Data extract Start Marker

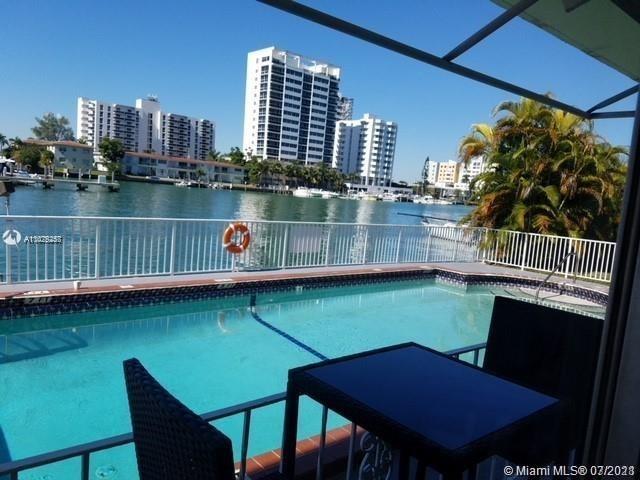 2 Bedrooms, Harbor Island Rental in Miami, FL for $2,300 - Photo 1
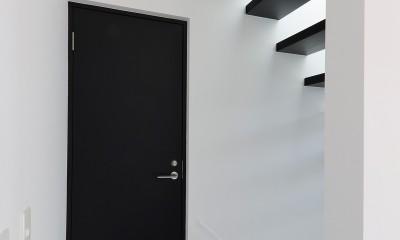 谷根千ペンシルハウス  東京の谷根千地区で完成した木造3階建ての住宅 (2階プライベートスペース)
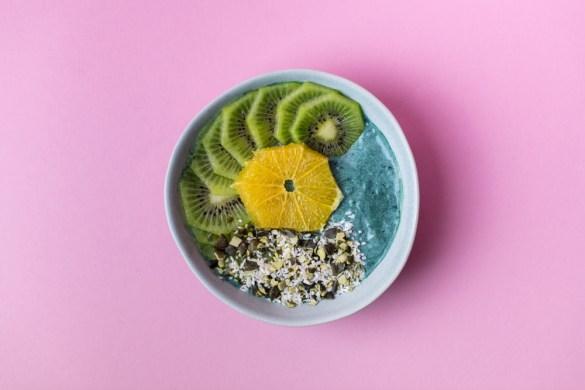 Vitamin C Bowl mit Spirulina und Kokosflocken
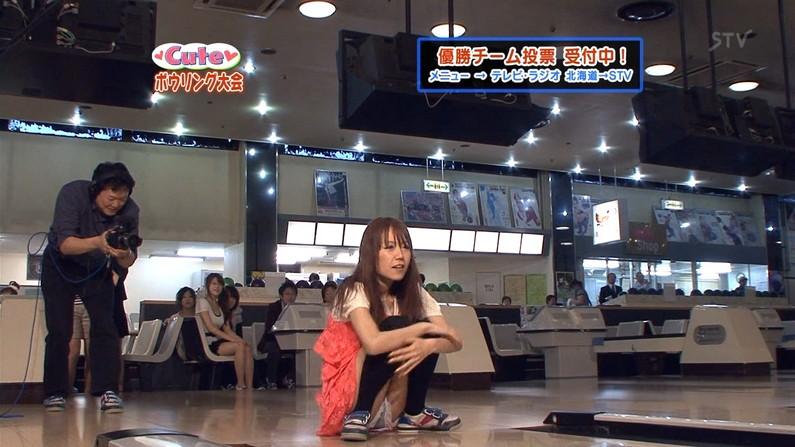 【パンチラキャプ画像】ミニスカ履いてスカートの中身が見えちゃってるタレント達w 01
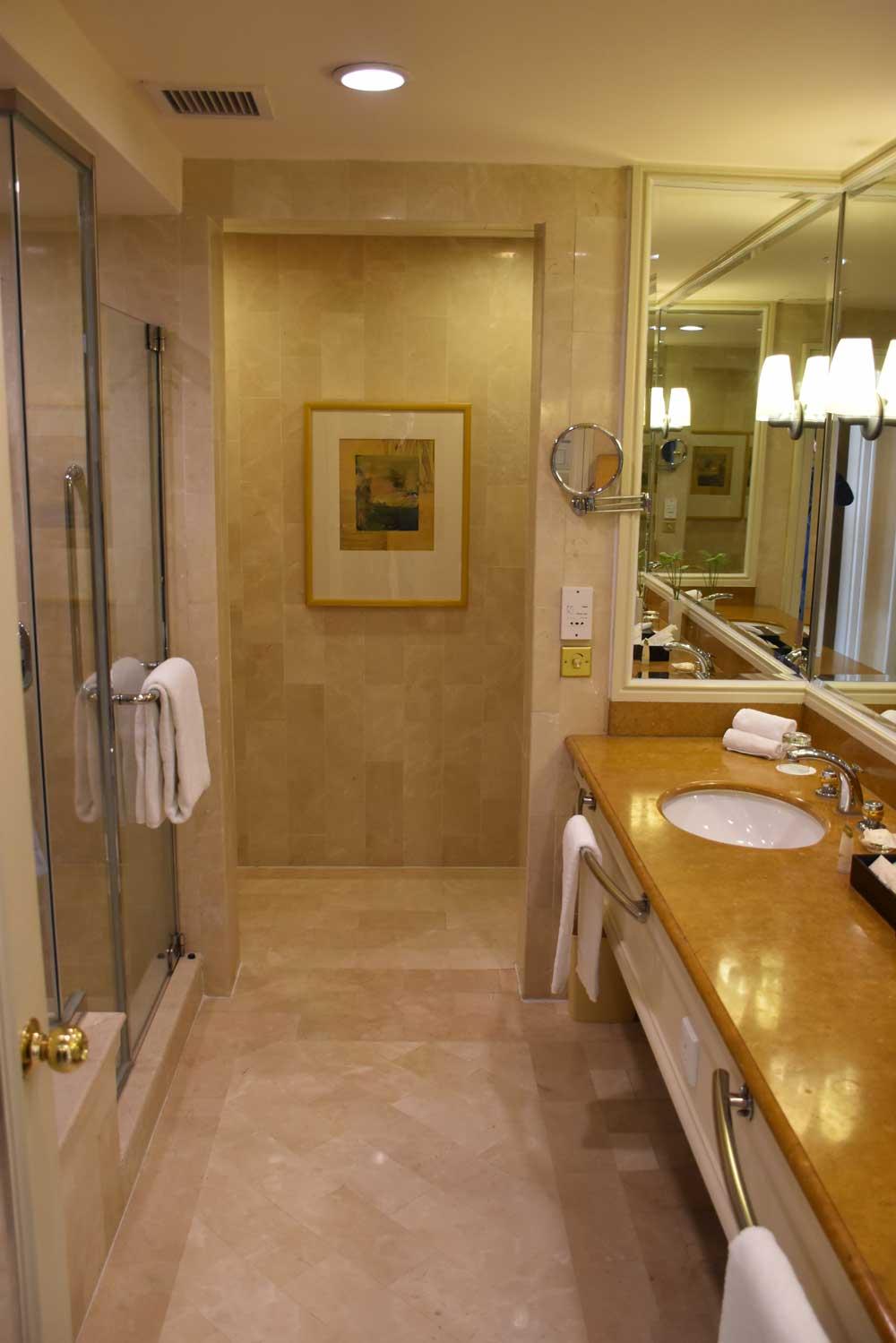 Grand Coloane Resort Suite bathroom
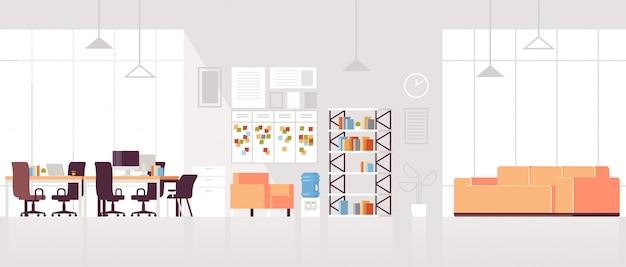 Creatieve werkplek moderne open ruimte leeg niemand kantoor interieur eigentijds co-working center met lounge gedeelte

Data extract End Marker

Copy the material exactly as written and leave every picture behind.

 2 Bedrooms, Harbor Island Rental in Miami, FL for $2,300 - Photo 1
 谷根千ペンシルハウス  東京の谷根千地区で完成した木造3階建ての住宅 (2階プライベートスペース)
 Vitamin C Bowl mit Spirulina und Kokosflocken
 【パンチラキャプ画像】ミニスカ履いてスカートの中身が見えちゃってるタレント達w 01
 Grand Coloane Resort Suite bathroom
 Creatieve werkplek moderne open ruimte leeg niemand kantoor interieur eigentijds co-working center met lounge gedeelte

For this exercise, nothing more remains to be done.